FRAGMENTO
⁂

Dice Northrop Frye (1957) que el discurso literario posee diferentes niveles de sentido, todos en relación jerárquica, como fases de análisis y de debate. Éstas serían cuatro: la del sentido literal y descriptivo, la de la forma, la de lo arquetípico y la de lo anagógico. La sobresemanticidad a la que estoy aludiendo, y la que atribuyo al que llamo nivel de lectura avisada, entra de lleno en la fase analítica arquetípica y anagógica, y aún más en ésta última dado el carácter moralizador y religioso que constituye la figura virginal de María en la novela de Isaacs. Fases y caracteres de esencias muy fácilmente compartibles para con el lector ingenuo.

En efecto, pasando del Antiguo Testamento al Nuevo, María establece en sí misma y en un nivel tradicional, la correlación típica de las figuras propias de las exégesis hermenéuticas, figuras de la tipología judeocristiana que se hallan así revestidas de una carga profética. María es, como dice Jean-Noël Guinot (1989), «l'espérance en un avenir». Por ello, la elaboración narratológica de Isaacs, en y para un mundo en crisis, fundada en la figura sobresemantizada de la   —529→   heroína, halló el eco que sabemos que tuvo, ha tenido y sigue teniendo María.

⁂

DATOS MOSTRADOS
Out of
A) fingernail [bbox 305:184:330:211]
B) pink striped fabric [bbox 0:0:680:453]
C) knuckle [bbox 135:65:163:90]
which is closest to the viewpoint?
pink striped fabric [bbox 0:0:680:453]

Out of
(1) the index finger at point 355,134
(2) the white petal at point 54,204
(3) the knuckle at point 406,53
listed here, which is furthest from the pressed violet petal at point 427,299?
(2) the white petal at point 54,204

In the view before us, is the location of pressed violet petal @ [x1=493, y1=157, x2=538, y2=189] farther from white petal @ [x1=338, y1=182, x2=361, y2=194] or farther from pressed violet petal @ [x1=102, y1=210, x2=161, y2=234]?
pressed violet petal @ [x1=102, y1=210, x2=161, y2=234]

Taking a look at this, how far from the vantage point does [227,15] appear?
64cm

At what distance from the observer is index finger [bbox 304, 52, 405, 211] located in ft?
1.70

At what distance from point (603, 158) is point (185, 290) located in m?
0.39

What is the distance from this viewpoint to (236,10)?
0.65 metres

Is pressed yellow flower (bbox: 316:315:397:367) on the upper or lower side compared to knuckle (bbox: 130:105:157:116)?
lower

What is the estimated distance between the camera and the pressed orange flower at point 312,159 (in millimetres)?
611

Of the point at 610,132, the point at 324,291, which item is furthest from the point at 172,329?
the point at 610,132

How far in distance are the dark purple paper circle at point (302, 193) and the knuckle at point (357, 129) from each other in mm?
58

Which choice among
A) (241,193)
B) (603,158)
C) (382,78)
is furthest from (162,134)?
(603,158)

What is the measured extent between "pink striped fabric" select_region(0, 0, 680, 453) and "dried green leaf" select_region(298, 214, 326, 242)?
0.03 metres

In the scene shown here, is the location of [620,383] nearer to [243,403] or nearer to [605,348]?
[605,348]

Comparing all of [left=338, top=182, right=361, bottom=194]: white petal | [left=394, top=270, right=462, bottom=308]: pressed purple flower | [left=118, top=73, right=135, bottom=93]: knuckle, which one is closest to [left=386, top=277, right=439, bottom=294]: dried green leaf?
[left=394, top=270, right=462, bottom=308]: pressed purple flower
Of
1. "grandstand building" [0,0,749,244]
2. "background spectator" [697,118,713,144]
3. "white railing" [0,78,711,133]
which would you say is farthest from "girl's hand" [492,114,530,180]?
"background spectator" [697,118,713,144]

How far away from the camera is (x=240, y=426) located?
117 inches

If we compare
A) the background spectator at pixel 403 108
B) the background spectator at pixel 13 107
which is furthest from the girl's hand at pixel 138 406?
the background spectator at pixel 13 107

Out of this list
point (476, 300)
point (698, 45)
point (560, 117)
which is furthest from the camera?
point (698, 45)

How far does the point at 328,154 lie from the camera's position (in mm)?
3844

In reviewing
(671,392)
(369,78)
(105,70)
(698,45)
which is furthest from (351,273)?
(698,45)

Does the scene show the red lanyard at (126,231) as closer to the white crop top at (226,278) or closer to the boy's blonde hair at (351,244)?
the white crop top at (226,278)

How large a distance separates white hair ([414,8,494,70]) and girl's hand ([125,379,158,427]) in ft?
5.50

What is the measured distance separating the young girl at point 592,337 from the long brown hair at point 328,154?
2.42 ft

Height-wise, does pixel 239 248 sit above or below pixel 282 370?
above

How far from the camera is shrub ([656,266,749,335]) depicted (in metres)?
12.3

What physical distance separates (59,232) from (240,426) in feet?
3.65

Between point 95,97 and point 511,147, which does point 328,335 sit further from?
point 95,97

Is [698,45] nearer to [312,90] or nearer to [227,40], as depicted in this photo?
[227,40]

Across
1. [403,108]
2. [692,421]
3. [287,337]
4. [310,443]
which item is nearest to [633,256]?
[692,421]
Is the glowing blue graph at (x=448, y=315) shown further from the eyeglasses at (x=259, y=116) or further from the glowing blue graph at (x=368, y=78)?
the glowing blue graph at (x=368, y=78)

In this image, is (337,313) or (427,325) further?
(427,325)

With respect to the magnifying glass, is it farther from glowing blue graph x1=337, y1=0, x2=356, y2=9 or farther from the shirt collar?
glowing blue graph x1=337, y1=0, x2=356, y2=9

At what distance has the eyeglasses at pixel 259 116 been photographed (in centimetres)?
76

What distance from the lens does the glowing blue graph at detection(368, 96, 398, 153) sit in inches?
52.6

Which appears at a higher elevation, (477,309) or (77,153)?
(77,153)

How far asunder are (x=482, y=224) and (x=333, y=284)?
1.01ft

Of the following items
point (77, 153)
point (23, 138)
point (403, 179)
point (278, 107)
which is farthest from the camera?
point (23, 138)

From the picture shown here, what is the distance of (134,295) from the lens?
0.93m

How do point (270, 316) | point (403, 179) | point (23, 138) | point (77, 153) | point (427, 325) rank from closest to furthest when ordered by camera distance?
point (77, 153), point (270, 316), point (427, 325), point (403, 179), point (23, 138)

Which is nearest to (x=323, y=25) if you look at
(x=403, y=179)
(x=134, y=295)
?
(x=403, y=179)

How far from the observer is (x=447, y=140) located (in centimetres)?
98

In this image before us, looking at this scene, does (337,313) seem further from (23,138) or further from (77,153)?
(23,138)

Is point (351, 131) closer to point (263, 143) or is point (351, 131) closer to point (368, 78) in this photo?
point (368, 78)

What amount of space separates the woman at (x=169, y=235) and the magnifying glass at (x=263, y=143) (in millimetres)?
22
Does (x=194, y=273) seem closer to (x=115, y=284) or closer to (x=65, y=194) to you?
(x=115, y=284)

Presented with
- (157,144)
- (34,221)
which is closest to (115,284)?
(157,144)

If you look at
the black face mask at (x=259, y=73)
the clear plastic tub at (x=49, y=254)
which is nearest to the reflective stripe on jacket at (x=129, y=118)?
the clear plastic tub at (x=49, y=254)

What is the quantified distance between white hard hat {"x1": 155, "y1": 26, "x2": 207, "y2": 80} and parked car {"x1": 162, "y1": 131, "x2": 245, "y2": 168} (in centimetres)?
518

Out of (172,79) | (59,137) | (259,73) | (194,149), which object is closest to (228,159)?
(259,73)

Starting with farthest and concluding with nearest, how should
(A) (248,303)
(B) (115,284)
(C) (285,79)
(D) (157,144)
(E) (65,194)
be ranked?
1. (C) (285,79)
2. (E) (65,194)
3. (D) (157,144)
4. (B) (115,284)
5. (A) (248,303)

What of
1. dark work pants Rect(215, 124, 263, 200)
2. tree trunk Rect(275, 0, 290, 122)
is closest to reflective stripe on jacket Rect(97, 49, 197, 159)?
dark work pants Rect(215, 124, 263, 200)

⁂

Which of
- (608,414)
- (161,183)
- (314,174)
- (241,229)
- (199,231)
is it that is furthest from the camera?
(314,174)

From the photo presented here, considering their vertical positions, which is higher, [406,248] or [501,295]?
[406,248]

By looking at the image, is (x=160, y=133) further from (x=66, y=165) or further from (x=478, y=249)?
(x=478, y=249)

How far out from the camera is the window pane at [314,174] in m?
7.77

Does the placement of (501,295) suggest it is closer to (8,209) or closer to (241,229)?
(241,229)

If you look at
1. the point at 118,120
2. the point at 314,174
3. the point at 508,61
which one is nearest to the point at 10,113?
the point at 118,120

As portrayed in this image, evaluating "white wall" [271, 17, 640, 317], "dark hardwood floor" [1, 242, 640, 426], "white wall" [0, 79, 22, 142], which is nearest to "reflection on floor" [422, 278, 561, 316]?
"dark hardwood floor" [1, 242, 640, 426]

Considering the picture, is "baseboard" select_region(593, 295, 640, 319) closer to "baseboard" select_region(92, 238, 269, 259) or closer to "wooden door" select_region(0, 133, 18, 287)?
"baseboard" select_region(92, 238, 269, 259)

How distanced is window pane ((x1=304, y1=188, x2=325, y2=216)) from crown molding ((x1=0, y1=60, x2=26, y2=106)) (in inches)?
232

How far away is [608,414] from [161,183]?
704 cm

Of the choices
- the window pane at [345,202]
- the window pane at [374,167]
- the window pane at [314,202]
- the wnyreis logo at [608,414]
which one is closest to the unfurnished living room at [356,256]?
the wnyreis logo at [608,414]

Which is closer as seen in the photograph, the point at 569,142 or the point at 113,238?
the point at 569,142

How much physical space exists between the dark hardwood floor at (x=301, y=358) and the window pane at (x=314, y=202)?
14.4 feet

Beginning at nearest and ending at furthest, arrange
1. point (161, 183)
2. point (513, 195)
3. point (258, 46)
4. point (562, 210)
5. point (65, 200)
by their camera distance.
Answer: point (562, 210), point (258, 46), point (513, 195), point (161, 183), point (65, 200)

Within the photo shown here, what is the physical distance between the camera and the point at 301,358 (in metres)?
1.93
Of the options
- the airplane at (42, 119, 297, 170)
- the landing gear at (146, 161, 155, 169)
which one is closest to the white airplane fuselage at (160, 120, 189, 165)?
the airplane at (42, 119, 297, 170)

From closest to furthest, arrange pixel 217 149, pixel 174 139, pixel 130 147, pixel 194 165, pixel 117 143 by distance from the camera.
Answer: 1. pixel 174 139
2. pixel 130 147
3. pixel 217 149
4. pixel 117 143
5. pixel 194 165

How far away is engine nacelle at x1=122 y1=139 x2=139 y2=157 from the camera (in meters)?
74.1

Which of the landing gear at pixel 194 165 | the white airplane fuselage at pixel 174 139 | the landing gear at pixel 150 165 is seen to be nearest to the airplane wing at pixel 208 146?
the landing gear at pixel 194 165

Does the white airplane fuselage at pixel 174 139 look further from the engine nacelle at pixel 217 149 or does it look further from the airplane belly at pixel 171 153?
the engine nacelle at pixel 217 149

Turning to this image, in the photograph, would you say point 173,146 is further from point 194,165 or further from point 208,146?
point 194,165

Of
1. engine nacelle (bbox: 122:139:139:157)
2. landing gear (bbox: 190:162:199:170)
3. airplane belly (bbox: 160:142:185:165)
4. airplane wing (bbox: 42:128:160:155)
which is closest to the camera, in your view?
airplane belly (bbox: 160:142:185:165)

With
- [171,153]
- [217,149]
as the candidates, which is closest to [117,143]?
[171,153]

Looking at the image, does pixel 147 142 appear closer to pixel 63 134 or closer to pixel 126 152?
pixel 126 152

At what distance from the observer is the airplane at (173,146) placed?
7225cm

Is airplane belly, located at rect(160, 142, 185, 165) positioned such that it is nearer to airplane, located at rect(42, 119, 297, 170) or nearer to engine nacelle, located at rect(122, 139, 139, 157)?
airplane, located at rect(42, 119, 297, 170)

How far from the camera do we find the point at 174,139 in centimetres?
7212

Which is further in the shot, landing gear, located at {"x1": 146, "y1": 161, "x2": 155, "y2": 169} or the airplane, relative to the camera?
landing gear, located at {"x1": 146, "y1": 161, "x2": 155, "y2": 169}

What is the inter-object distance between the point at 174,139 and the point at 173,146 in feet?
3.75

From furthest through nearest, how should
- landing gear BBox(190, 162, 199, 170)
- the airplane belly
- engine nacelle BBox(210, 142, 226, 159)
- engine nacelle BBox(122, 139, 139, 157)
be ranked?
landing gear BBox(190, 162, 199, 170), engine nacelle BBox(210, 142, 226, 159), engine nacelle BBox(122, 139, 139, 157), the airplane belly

⁂

INSTRUCCIONES DE LA TAREA
Prolonga el fragmento sobre la figura de María en la novela de Isaacs, empezando justo después de su última oración.

RESULTADO DEL EJERCICIO
María es, a la vez, una figura que reúne dos tradiciones bíblicas, las de Ester y la de María. Dos momentos de la historia monoteísta universal que la convierten en una figura del mesianismo que anuncia el Antiguo Testamento y se cumple en el Nuevo. Al igual que Ester y María, la heroína de Isaacs es un ejemplo moral y esperanzador para el mundo decimonónico que, tanto en Europa como en América, busca ordenar y equilibrar lo que perdió su aparente equilibrio: Francia, buscando cómo colmar el vacío que dejó la pérdida de espiritualidad cristiana; América, buscando cómo dominar los entusiasmos antagónicos que la estironean desde sus extremos políticos, sociales, económicos y, por qué no, religiosos.

Y, aunque Isaacs presenta una familia, un mundo, una región en perfecta armonía, cuando en Colombia las circunstancias se hallaban lejos de dicha situación ideal, los lectores ingenuos de entonces comprendieron con el corazón la historia de Efraín y de María. Fue como si la tarea creativa de Isaacs se hallara puesta en el abismo de la carne de su heroína, proponiendo indirectamente la imagen de una sociedad armónica deseada, ansiada. Como dice Eduardo Mallea: «Un escritor refleja de su tiempo lo que su tiempo no encuentra», y añade: «[...] pero lo que un genio tiene de eterno es su permanente actualidad».